Before answering any questions from his interviewer, Dr. Macheo Payne, Lincoln’s senior director of equity and educational initiatives, Coates gave a shout out to any members of the Black Panther Party for Self-Defense who might have been in the building. The political activist group, which was founded in Oakland in 1966 only months after Marvel debuted the Black Panther character in its Fantastic Four comics, powerfully mobilized the black community to address issues like police brutality, food insecurity, and community-based healthcare. Coates said his father was a member of the Black Panther Party’s Baltimore chapter, so it was an honor for him to speak in the birthplace of that organization.
But despite his achievements and track record of writing about black struggles, Coates was reluctant to call his own work a “tool for liberation,” when Payne asked if he sees his writing that way. “Wow,” Coates said, incredulous that his work was thought of that way. He hung his head, shook it, and then chuckled along with the crowd. “Yeah, I think I’m going to leave that to them,” he said, referring to his readers. “You can’t go around thinking like that. That’ll get you in trouble. You can get an ego with that. You can start thinking too much of yourself.”

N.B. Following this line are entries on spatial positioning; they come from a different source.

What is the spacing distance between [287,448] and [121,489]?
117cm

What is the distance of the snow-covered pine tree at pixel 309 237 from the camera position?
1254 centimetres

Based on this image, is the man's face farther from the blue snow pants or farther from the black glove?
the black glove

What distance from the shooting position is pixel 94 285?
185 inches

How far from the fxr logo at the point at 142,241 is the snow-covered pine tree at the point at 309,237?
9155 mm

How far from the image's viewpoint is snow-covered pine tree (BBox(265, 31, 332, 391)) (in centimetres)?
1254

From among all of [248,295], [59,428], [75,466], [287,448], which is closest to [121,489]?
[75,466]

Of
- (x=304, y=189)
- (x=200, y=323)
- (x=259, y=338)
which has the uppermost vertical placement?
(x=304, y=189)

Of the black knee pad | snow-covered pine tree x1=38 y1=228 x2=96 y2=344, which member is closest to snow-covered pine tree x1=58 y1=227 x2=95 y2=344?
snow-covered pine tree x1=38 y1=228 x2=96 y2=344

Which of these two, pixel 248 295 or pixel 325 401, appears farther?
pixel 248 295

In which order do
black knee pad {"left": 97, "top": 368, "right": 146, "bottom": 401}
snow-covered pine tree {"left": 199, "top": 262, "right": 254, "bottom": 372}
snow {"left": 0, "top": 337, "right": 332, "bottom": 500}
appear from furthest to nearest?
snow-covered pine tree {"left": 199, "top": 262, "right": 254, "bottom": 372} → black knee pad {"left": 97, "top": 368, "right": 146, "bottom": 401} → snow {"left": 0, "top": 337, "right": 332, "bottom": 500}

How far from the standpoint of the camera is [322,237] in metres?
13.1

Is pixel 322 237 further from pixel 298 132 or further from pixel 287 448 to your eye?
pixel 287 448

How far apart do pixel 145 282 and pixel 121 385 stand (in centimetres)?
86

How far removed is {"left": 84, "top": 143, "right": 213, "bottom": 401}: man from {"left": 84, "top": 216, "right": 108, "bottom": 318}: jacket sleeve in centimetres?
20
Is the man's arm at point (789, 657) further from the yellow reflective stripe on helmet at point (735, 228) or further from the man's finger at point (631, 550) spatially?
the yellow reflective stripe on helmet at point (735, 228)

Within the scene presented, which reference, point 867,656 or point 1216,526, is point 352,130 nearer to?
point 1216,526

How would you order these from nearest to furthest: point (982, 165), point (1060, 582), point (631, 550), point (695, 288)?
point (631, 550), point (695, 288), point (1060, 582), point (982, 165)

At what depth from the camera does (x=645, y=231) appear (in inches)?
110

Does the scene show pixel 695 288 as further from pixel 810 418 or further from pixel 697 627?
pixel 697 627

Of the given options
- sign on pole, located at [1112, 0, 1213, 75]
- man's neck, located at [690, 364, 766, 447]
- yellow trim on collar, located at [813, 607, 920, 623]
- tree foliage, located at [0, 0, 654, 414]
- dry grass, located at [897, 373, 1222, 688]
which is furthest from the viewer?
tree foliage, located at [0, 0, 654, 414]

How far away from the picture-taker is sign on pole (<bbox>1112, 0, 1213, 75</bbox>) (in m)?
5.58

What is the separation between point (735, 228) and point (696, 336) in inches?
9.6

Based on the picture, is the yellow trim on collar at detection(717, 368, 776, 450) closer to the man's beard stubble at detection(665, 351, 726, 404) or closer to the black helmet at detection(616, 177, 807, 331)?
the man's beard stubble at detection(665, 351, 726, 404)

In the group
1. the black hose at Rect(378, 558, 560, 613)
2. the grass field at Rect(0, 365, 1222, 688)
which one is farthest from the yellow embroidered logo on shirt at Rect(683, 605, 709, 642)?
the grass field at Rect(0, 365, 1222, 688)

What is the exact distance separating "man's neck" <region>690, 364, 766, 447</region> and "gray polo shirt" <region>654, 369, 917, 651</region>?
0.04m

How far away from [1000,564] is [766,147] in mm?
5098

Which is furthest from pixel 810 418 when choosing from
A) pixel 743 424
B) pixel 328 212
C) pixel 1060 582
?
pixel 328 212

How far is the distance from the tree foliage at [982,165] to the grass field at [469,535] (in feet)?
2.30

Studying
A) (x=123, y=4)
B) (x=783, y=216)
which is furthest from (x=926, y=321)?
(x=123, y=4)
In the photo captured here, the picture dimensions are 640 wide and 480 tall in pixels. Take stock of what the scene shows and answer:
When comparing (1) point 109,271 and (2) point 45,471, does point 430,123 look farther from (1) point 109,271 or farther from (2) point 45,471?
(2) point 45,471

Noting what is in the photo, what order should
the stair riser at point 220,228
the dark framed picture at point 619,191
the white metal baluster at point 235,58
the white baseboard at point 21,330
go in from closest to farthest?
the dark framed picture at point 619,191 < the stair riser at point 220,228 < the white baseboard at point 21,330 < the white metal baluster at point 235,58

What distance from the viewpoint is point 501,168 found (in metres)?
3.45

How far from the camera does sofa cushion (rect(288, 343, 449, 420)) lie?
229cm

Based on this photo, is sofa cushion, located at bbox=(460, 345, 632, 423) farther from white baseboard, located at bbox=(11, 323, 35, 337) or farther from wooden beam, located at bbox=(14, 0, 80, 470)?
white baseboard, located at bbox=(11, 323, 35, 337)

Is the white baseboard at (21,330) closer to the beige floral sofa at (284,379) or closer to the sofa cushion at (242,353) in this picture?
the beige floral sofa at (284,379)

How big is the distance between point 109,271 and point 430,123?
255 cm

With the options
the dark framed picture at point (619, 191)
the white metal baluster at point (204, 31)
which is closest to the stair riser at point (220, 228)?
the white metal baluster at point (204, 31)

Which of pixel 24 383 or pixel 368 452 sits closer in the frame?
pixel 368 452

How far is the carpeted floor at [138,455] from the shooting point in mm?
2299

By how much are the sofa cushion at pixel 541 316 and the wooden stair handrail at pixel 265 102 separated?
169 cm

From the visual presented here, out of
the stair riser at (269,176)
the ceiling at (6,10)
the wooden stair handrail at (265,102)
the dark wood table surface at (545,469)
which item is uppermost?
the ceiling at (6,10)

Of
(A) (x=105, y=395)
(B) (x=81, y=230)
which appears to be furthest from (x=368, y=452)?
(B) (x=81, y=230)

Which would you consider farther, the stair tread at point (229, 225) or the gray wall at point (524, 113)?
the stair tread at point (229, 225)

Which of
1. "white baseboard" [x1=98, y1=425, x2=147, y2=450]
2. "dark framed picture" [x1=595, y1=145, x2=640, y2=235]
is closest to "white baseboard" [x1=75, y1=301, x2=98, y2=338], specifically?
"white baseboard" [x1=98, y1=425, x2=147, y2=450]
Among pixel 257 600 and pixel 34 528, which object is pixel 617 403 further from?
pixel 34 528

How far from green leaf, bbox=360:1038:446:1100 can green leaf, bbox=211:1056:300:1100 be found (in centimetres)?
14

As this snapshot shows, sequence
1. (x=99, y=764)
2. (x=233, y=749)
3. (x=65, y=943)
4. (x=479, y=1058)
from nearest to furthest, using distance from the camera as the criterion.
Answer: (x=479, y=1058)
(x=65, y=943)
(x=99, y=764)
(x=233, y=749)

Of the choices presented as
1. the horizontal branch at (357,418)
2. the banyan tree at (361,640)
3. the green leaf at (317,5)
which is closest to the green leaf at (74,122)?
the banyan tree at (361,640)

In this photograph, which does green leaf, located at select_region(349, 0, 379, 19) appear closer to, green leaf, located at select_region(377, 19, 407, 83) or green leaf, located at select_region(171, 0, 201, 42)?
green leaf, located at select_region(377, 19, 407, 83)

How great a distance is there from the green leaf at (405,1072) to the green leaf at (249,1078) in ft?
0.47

Coates said that he’s just trying, at the very least, to be good at his craft, writing. He said that he struggled for a long time to be a good writer and is still fighting an uphill battle to tell stories through the medium of comic books, rather than magazines or news websites. It’s very different, he said, to tell stories in a visual medium when you’re used to one dominated by words. He used Coogler as an example of a great visual storyteller. “Ryan is a superb craftsman. This film is superb. He did the job,” Coates said. “But before when I saw the film, he looked at me and said, ‘Was it good?’”
The crowd laughed at his story, but Coates said “he could relate” to Coogler. “It’s got to be good. You’ve got to be good at what you’re doing before you get all of these second and third level questions of effect [and] liberation,” he said.
Coogler was also able to show a side of African Diasporic experience in Black Panther, Coates said, that he doesn’t typically focus on in his own writing. “One of the things that’s cool about this film is that I talk about one side of being black in this country, and that is the side of being racialized,” Coates said. “But there’s a whole other side and that is being part of a people, a history, a tradition, a way of talking to each other, the kind of music that we listen to, the kind of food that we love. It’s a beautiful thing.”
He also spoke about the importance of representation—seeing people who look like you or share a similar background as you in positions of power, complexity, and agency. “One thing that people don’t get about racism and white supremacy is all of the mental messages it sends about yourself: you’re stupid, you’re uncivilized, you’re nappy headed … all of that,” Coates said. “It takes an incredible amount of energy to resist that and so to see a movie where…everything is reversed. Where the world is as we see it in our own private space, and not as they broadcast it, that is tremendous.”